(Beginning of Listed records)

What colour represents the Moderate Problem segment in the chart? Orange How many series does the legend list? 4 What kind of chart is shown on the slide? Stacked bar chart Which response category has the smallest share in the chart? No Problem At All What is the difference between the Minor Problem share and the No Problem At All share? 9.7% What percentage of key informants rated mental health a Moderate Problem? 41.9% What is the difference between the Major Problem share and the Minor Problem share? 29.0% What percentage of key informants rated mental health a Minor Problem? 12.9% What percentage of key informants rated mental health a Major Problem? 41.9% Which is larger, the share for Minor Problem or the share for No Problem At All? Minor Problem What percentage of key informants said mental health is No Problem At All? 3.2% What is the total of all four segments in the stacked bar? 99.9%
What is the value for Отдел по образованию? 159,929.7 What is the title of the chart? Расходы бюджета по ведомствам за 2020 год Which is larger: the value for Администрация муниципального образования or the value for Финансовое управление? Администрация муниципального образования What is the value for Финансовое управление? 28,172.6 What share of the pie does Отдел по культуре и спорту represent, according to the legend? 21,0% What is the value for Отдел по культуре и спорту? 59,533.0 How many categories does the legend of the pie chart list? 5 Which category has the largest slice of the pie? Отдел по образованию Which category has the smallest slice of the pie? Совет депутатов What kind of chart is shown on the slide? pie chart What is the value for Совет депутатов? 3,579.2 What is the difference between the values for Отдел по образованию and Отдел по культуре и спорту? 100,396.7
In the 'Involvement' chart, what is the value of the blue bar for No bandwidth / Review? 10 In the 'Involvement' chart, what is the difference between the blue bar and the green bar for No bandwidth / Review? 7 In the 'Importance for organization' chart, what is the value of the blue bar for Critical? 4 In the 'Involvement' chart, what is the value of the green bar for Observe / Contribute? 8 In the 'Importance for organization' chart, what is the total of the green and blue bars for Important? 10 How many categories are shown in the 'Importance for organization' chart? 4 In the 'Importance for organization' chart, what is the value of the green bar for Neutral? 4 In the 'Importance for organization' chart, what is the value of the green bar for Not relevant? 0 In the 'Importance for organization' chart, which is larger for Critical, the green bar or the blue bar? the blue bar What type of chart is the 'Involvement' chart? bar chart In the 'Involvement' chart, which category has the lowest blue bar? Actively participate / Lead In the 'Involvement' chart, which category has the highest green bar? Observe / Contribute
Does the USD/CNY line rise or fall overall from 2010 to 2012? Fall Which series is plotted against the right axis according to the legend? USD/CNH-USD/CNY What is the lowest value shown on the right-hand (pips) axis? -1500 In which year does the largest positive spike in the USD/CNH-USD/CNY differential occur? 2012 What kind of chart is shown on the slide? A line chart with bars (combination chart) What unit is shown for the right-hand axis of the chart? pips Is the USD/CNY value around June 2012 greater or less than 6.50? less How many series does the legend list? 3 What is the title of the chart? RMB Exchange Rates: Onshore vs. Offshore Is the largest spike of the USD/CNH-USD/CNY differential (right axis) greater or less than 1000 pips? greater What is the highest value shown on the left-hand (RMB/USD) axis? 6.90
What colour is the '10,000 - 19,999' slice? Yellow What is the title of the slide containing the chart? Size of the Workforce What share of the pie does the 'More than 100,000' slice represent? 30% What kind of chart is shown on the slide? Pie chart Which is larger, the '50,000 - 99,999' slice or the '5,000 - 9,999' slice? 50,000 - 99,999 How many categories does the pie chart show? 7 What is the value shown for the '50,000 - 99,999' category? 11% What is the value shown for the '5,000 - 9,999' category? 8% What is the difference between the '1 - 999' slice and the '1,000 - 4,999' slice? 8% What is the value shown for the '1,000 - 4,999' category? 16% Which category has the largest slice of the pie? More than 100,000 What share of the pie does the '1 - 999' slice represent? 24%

(End of Listed records)

Pick out every item above that contains the string "slice", treating case as significant, and copy each of those lines.

What is the value for Отдел по образованию? 159,929.7 What is the title of the chart? Расходы бюджета по ведомствам за 2020 год Which is larger: the value for Администрация муниципального образования or the value for Финансовое управление? Администрация муниципального образования What is the value for Финансовое управление? 28,172.6 What share of the pie does Отдел по культуре и спорту represent, according to the legend? 21,0% What is the value for Отдел по культуре и спорту? 59,533.0 How many categories does the legend of the pie chart list? 5 Which category has the largest slice of the pie? Отдел по образованию Which category has the smallest slice of the pie? Совет депутатов What kind of chart is shown on the slide? pie chart What is the value for Совет депутатов? 3,579.2 What is the difference between the values for Отдел по образованию and Отдел по культуре и спорту? 100,396.7
What colour is the '10,000 - 19,999' slice? Yellow What is the title of the slide containing the chart? Size of the Workforce What share of the pie does the 'More than 100,000' slice represent? 30% What kind of chart is shown on the slide? Pie chart Which is larger, the '50,000 - 99,999' slice or the '5,000 - 9,999' slice? 50,000 - 99,999 How many categories does the pie chart show? 7 What is the value shown for the '50,000 - 99,999' category? 11% What is the value shown for the '5,000 - 9,999' category? 8% What is the difference between the '1 - 999' slice and the '1,000 - 4,999' slice? 8% What is the value shown for the '1,000 - 4,999' category? 16% Which category has the largest slice of the pie? More than 100,000 What share of the pie does the '1 - 999' slice represent? 24%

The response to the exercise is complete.